Characterization of Small Flux Ropes Using Juno Spacecraft Cruise-phase Data

Abstract

In this study, we utilize magnetic field data from the Juno mission’s cruise phase to visually identify and analyze 338 interplanetary small flux ropes (SFRs) across a heliocentric distance range of 1–5.5 au. The events are uniformly distributed across heliocentric distances, showing no clear trend. Through superposed epoch analysis, we find that the average SFR magnetic field profiles are symmetric and show little variation across the observed heliocentric distances. Additionally, we observe a slight increasing trend in the mean duration of SFRs, indicating minimal expansion during propagation.
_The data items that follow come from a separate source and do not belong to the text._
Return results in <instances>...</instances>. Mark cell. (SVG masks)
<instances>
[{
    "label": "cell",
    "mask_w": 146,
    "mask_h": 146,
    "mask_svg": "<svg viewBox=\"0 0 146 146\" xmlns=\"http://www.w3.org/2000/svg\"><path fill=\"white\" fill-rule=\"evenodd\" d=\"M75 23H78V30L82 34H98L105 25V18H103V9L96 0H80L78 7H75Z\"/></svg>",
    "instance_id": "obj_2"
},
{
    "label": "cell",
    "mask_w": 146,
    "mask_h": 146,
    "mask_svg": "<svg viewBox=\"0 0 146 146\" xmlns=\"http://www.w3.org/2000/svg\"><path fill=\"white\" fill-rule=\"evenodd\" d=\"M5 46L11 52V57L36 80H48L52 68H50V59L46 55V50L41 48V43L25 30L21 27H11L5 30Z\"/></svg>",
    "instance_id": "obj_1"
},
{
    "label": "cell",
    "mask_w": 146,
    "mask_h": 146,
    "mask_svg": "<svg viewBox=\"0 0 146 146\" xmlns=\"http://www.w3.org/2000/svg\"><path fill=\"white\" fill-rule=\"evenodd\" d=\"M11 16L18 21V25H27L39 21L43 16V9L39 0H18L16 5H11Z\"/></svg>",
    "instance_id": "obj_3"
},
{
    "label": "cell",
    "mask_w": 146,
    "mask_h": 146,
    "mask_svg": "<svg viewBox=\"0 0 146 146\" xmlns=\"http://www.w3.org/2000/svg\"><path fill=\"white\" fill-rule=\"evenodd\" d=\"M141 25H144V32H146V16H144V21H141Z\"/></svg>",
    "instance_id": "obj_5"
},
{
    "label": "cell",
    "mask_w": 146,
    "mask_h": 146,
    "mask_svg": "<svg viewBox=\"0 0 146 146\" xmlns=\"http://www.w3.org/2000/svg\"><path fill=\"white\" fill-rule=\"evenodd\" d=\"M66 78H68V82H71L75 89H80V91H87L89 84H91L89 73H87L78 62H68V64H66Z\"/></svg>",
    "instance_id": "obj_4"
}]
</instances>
Furthermore, we determine that the SFR mean magnetic field dependence on distance is best fit by two separate power laws, exhibiting a steeper decay from 1 to ∼2.1 au and a shallower decay from ∼2.1 to 5.5 au. Near 1 au, the statistical decay rate of the mean magnetic field magnitude of SFRs is slightly higher than that of the interplanetary magnetic field (IMF), suggesting that SFRs may become indistinguishable from the IMF over time. This finding implies that SFRs detected at greater radial distances are possibly generated in situ as opposed to near the Sun. However, only ∼26% of the total population of SFRs in our catalog occurs within 1 day from the heliospheric current sheet (HCS), indicating a very limited association between the occurrence of the majority of SFRs and the presence of the HCS. These results raise questions about the origin of SFRs detected at larger distances, encouraging further exploration for alternatives to the conventional generation mechanisms.